Day 6, Saturday 26 August:Imaging Protein Dynamics
Dr Clare Sansom, Department of Biological Sciences, Birkbeck College, London, UK
One of the most exciting developments in macromolecular crystallography in the last decade – and one that is already proving game-changing for the discipline – is the use of exceptionally fast and intense pulses of X-rays generated by free-electron lasers to image proteins in motion. Free-electron laser facilities are more complex and expensive to build even than synchrotrons, and only a handful have come on line so far. John Spence of the Physics department at Arizona State University, who gave the second plenary lecture at IUCr 2017, is the director of one of these: the NSF-funded BioXFEL, which is physically located in Buffalo, New York.
Spence studied for his Ph.D. in Melbourne, Australia and spent a few years as a postdoc in the University of Oxford, UK before moving to Arizona in 1976. During over four decades there he has accumulated honours, including foreign membership of the Australian Academy of Science and the UK’s Royal Society. He spent many productive years working in protein electron microscopy before switching, fairly late in his career, to the emerging field of free electron laser crystallography.
He began his talk by quoting the great US physicist, Richard Feynman, as saying that “every living thing can be understood by the wiggling and jiggling of atoms”. He remembered having been told as a student in the early 1970s that it would never be possible to visualise atoms in motion; now, thanks to free-electron lasers (which were invented in 1971, but not used in crystallography for over thirty years) this has become a cornerstone of his research. He paid a generous tribute to Henry Chapman, who leads the free electron laser facility at DESY in Hamburg, Germany, whose “drive, ambition and deep understanding of diffraction physics” have played an important part in establishing the technique in structural biology.
Free-electron lasers work by wiggling fast-moving electrons sideways as they pass through a magnetic field. This generates tiny pulses of X-ray photons that last no more than a few femtoseconds (1fs = 10-15s) and that can be used instead of lower-intensity X-ray beams in protein crystallography. This offers numerous advantages: the pulses are so fast that they cause little damage to protein crystals, despite their intensity; they can take consecutive ‘snapshots’ of proteins moving at room temperature in near real time; and they can generate structures successfully from crystals that are too small for conventional X-ray crystallography.

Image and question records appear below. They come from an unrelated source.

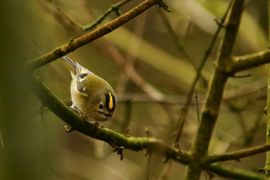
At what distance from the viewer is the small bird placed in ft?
6.59

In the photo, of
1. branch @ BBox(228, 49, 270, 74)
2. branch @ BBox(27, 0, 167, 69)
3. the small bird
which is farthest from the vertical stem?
branch @ BBox(27, 0, 167, 69)

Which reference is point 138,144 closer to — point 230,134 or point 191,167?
point 191,167

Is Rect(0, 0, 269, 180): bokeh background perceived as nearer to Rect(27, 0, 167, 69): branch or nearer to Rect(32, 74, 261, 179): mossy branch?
Rect(32, 74, 261, 179): mossy branch

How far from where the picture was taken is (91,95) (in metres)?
2.13

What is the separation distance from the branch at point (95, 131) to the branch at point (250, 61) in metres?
0.40

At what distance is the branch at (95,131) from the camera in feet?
4.54

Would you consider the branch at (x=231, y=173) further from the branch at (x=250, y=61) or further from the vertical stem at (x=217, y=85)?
the branch at (x=250, y=61)

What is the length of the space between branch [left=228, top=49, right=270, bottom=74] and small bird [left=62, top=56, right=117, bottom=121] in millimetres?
556

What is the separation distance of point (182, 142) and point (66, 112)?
2830mm

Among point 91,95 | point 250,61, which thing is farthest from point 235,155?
point 91,95

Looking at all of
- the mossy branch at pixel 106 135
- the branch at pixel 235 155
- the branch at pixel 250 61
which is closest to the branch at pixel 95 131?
the mossy branch at pixel 106 135

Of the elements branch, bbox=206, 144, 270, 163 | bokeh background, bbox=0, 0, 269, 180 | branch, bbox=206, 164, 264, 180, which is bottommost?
bokeh background, bbox=0, 0, 269, 180

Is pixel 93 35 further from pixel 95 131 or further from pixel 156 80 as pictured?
pixel 156 80

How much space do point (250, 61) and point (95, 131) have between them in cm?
90
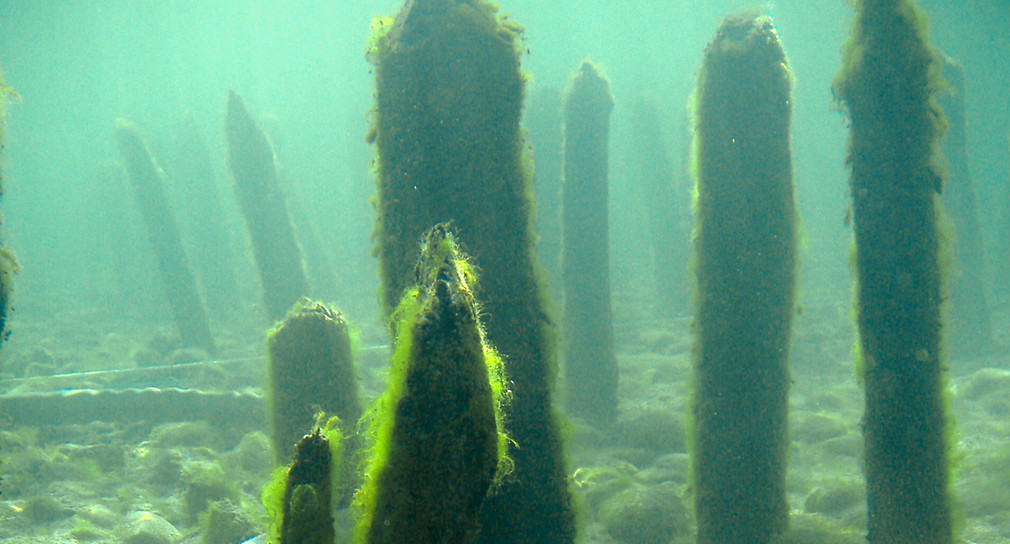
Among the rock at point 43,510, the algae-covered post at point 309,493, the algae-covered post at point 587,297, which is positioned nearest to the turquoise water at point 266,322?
the rock at point 43,510

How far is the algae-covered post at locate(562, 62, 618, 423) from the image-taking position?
11141mm

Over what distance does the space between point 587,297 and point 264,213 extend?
948cm

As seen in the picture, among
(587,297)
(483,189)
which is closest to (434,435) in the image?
(483,189)

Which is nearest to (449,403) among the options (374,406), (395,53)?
(374,406)

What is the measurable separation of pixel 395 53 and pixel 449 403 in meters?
2.85

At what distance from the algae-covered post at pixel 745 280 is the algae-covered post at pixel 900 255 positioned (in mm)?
666

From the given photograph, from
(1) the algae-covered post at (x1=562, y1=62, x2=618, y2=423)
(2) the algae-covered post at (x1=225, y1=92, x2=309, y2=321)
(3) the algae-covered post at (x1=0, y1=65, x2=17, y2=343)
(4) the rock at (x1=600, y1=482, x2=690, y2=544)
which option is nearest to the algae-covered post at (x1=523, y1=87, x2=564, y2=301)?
(1) the algae-covered post at (x1=562, y1=62, x2=618, y2=423)

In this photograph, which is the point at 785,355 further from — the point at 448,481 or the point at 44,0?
the point at 44,0

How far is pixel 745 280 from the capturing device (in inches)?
212

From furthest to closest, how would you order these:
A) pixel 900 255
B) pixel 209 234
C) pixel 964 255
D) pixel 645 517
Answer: pixel 209 234, pixel 964 255, pixel 645 517, pixel 900 255

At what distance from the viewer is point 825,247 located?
38.2 meters

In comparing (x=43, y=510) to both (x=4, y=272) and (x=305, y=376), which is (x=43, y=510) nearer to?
(x=305, y=376)

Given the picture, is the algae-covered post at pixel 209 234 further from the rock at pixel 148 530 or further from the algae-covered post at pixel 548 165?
the rock at pixel 148 530

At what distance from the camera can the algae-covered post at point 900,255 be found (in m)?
4.77
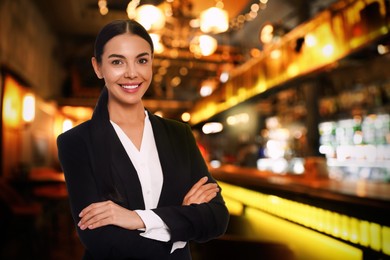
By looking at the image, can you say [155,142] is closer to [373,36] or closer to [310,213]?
[310,213]

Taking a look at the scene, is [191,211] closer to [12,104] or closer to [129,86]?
[129,86]

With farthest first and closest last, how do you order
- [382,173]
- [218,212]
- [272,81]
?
[382,173] < [272,81] < [218,212]

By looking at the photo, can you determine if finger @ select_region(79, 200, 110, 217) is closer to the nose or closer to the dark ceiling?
the nose

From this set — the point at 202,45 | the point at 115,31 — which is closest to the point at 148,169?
the point at 115,31

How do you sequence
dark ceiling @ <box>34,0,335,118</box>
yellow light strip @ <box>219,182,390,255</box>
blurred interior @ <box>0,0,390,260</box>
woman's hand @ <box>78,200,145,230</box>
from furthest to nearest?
dark ceiling @ <box>34,0,335,118</box> < blurred interior @ <box>0,0,390,260</box> < yellow light strip @ <box>219,182,390,255</box> < woman's hand @ <box>78,200,145,230</box>

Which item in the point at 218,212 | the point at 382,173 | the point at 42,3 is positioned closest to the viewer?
the point at 218,212

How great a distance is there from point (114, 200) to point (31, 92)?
7721mm

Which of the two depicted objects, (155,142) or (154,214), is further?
(155,142)

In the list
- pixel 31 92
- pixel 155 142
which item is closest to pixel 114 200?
pixel 155 142

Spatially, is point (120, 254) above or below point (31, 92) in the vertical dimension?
below

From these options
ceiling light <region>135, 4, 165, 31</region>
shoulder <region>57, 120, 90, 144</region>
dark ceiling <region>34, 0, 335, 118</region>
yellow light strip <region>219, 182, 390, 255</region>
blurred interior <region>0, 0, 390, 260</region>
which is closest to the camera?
shoulder <region>57, 120, 90, 144</region>

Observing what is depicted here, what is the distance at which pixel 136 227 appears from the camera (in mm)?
Answer: 1095

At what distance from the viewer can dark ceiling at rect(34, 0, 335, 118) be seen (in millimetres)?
6848

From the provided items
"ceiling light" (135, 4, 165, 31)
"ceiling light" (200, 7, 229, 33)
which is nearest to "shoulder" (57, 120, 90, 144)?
"ceiling light" (135, 4, 165, 31)
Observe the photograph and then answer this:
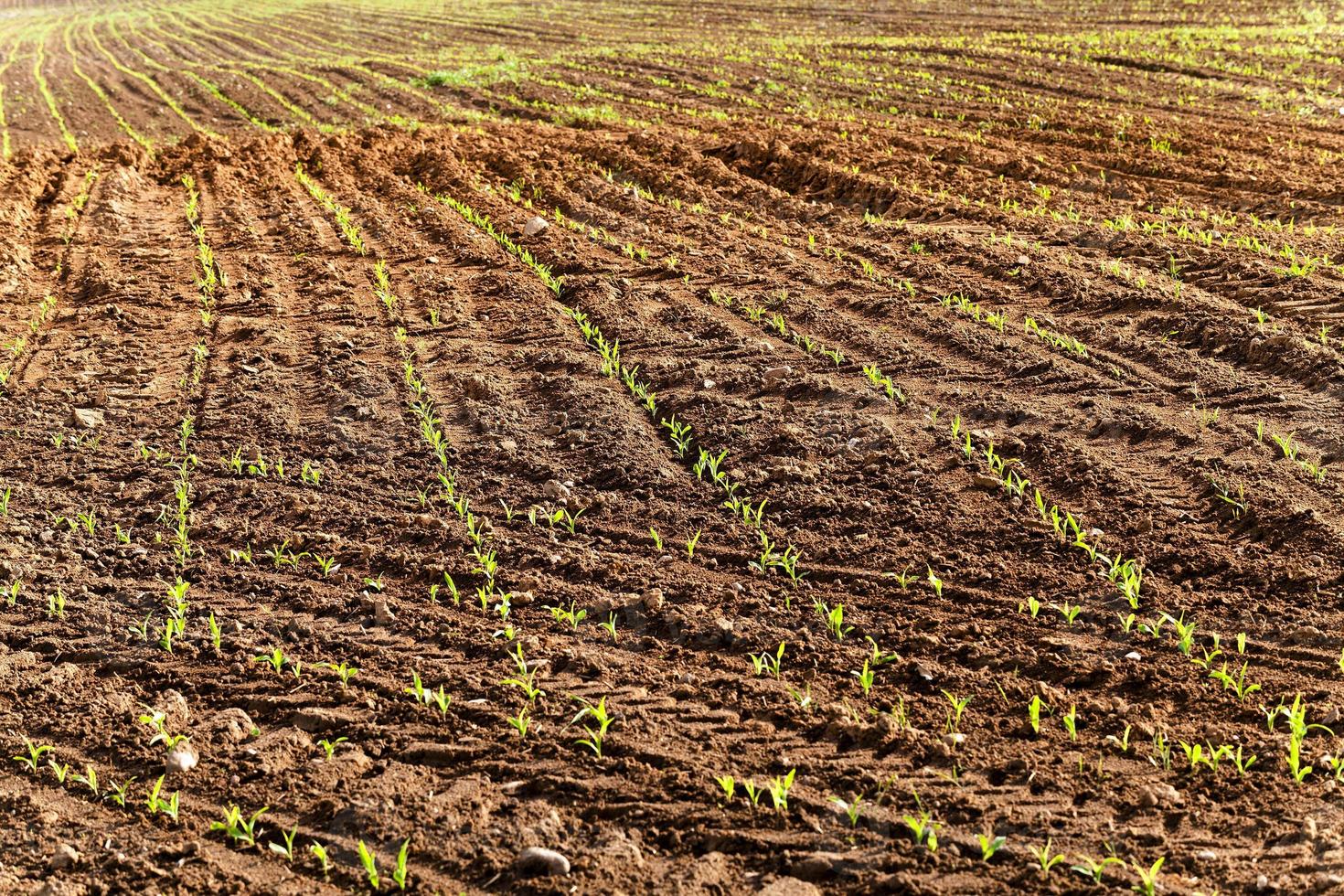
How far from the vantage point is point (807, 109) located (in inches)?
605

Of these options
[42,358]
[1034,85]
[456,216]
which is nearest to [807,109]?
[1034,85]

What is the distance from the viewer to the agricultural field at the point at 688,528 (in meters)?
3.42

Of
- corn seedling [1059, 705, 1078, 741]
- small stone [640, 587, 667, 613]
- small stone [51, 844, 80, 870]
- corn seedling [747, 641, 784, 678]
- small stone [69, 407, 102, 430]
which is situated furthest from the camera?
small stone [69, 407, 102, 430]

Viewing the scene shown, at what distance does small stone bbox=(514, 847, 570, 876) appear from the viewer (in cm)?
326

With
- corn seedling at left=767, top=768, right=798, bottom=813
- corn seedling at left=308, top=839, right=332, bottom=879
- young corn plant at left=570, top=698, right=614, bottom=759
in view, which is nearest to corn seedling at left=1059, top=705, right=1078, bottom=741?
corn seedling at left=767, top=768, right=798, bottom=813

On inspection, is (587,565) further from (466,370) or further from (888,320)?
(888,320)

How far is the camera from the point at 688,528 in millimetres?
5148

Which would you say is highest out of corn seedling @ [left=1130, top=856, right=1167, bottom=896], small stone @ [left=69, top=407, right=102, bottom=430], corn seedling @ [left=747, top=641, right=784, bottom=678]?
small stone @ [left=69, top=407, right=102, bottom=430]

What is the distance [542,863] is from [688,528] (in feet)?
6.95

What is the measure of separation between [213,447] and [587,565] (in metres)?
2.60

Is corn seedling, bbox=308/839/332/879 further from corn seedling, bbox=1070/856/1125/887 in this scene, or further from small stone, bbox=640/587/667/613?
corn seedling, bbox=1070/856/1125/887

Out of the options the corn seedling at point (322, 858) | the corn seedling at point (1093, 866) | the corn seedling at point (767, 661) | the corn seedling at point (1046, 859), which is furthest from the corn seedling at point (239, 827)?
the corn seedling at point (1093, 866)

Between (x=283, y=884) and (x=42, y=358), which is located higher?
(x=42, y=358)

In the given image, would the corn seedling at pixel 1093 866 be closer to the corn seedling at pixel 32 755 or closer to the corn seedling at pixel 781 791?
the corn seedling at pixel 781 791
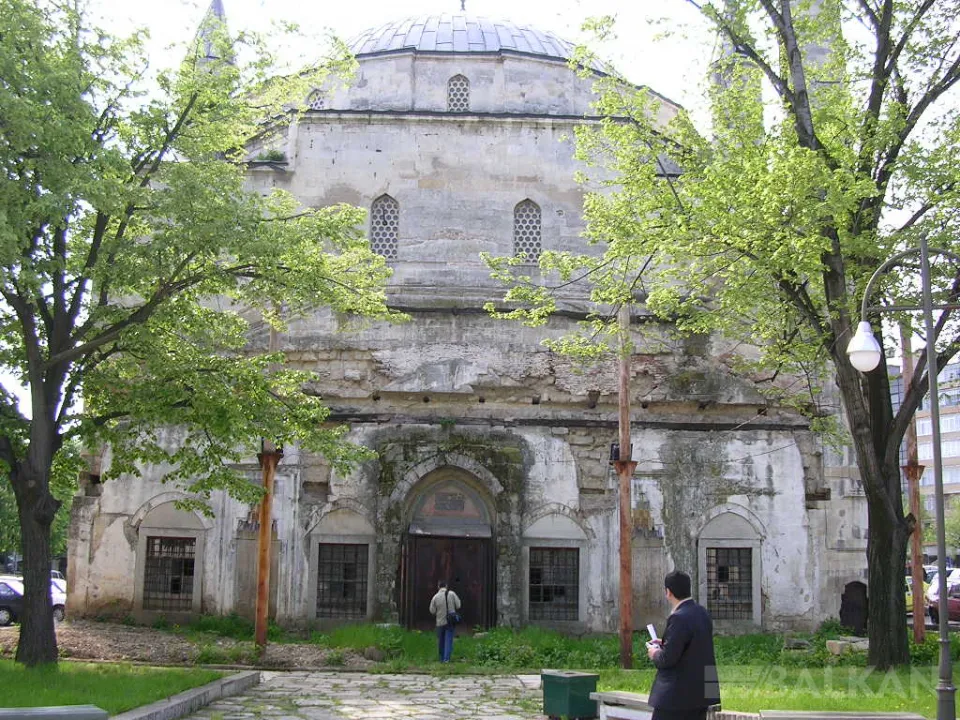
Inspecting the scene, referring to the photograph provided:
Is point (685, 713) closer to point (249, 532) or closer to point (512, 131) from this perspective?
point (249, 532)

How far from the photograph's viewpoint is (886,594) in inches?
509

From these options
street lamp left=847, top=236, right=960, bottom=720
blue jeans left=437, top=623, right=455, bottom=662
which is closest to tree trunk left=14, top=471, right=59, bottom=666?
blue jeans left=437, top=623, right=455, bottom=662

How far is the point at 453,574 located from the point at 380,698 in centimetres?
724

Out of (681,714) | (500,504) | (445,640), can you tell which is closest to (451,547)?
(500,504)

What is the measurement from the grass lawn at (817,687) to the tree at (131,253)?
6180mm

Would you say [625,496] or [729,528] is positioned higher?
[625,496]

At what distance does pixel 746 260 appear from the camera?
1333cm

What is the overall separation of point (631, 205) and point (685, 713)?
9.01 meters

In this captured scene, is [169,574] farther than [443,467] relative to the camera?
Yes

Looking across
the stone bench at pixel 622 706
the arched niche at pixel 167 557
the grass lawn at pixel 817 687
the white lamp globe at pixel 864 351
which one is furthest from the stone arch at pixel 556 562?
the white lamp globe at pixel 864 351

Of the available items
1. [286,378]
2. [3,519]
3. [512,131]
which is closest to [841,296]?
[286,378]

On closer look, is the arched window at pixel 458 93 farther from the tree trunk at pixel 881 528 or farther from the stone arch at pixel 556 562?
the tree trunk at pixel 881 528

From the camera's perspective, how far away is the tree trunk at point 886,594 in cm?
1285

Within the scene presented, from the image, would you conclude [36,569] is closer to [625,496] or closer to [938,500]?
[625,496]
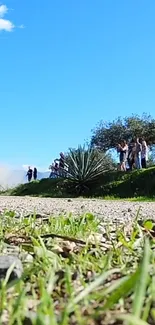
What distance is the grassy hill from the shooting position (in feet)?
77.2

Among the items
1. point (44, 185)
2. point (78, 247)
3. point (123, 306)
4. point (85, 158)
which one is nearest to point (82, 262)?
point (78, 247)

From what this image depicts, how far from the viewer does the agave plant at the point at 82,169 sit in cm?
2564

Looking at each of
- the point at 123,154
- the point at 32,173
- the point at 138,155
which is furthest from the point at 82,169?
the point at 32,173

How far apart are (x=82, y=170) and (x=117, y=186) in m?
1.93

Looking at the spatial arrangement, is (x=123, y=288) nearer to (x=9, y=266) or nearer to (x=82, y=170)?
(x=9, y=266)

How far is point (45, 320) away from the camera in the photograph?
2.95ft

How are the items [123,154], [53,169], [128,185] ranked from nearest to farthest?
[128,185], [123,154], [53,169]

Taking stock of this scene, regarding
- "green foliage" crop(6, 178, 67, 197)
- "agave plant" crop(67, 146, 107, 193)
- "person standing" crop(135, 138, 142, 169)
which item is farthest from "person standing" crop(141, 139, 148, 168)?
"green foliage" crop(6, 178, 67, 197)

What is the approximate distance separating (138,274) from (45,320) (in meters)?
0.17

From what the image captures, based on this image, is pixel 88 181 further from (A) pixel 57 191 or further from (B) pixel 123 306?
(B) pixel 123 306

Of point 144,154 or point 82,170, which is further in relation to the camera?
point 144,154

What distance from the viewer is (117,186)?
81.0 feet

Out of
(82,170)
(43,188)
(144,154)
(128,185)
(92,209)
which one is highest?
(144,154)

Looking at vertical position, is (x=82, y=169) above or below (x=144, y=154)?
below
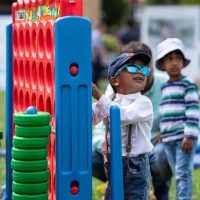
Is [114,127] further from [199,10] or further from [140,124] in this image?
[199,10]

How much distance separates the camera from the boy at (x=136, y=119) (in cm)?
487

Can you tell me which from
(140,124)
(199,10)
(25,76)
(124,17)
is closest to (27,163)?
(140,124)

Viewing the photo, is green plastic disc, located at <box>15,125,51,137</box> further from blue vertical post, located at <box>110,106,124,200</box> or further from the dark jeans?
the dark jeans

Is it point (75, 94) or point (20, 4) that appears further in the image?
point (20, 4)

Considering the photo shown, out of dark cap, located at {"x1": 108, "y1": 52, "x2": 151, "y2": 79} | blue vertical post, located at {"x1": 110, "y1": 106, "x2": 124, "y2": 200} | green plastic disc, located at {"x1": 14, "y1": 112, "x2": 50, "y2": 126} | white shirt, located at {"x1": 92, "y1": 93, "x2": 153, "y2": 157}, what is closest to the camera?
green plastic disc, located at {"x1": 14, "y1": 112, "x2": 50, "y2": 126}

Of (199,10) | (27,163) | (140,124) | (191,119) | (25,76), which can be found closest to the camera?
(27,163)

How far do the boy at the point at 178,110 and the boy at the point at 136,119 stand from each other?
4.20 feet

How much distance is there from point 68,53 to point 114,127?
0.53 meters

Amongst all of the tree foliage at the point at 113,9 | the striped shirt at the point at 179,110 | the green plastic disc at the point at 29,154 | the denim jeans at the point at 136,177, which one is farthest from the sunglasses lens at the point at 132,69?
the tree foliage at the point at 113,9

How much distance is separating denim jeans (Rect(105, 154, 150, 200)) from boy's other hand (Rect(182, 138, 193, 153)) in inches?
49.0

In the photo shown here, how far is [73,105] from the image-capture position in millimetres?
4566

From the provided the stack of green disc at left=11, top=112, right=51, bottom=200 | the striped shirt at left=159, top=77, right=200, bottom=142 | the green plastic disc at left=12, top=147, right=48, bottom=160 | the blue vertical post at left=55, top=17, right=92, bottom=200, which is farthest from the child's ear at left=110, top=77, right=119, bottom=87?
the striped shirt at left=159, top=77, right=200, bottom=142

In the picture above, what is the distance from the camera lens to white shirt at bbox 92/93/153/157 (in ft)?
15.7

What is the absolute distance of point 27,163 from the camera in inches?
176
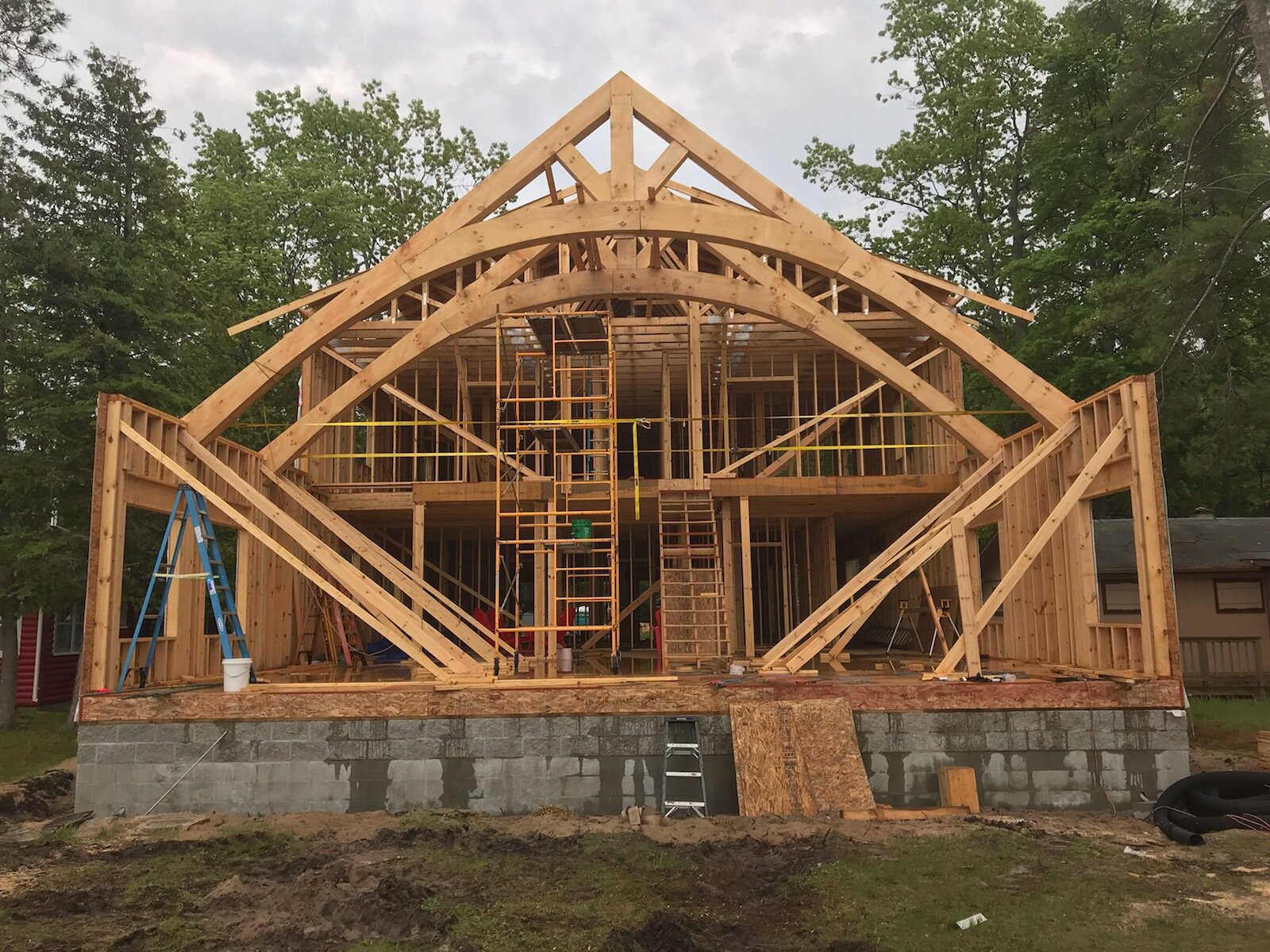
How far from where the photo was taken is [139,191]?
55.6ft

Spence spent much of the rest of his talk describing examples of protein structures that have been studied using this approach and where new insights have been generated. It is now possible to take ‘snapshots’ of proteins in motion only about 150 fs apart, which is fast enough to resolve the process of photon absorption by retinal bound to rhodopsin in the human eye. It is therefore possible to observe the stages in the cis-trans isomerisation from 11-cis-retinal to the all-trans isomer, which leads to a conformational change in rhodopsin that activates its bound G-protein.
Light sensitive reactions are some of the easiest to observe using this technique, but only a small fraction of proteins are in fact light sensitive. Spence described how it can also be used to look at reactions that are triggered by mixing, such as enzyme catalysis. Here the components to be mixed are placed in capillary tubes one inside each other; the protein is micro-crystalline and the reaction is triggered once the components are combined and the ligand has diffused into the micro-crystals. He explained how his group produces prototypes of the nanoscale components necessary for this technology using a 3D printer before describing two examples – visualisations of the mechanisms of gene expression regulation with riboswitches, and beta-lactamase binding to penicillin antibiotics – in some detail. The beta-lactamase example is particularly important because this enzyme is one of the commonest causes of antimicrobial resistance.
In the final part of his talk, Spence discussed some recent developments and other novel ideas that are still on the drawing board. It is now possible to study the structures of membrane proteins with laser-generated X-ray beams by delivering nanocrystals of the proteins using a tube of viscous material, memorably described as both a ‘grease gun’ and a ‘toothpaste jet’. This – and the visualisation of intact virus particles – is still tricky and time-consuming; in contrast, nanocrystals of soluble proteins are becoming tractable enough that it is possible to ‘shoot first, ask questions afterwards’. The minimum X-ray pulse size is becoming even shorter, with a few machines generating pulses only a few tens of attoseconds (1as = 10-18s) long. He described briefly some of the experiments that will become possible once this type of laser is in routine use for crystallography. And, having started with a quote from Feynmann, he ended with one from a scientist who flourished some 150 years earlier. As Sir Humphrey Davy, the inventor of electrochemistry, wrote in 1806 (in paraphrase): “Nothing promotes the advancement of science so much as a new instrument”.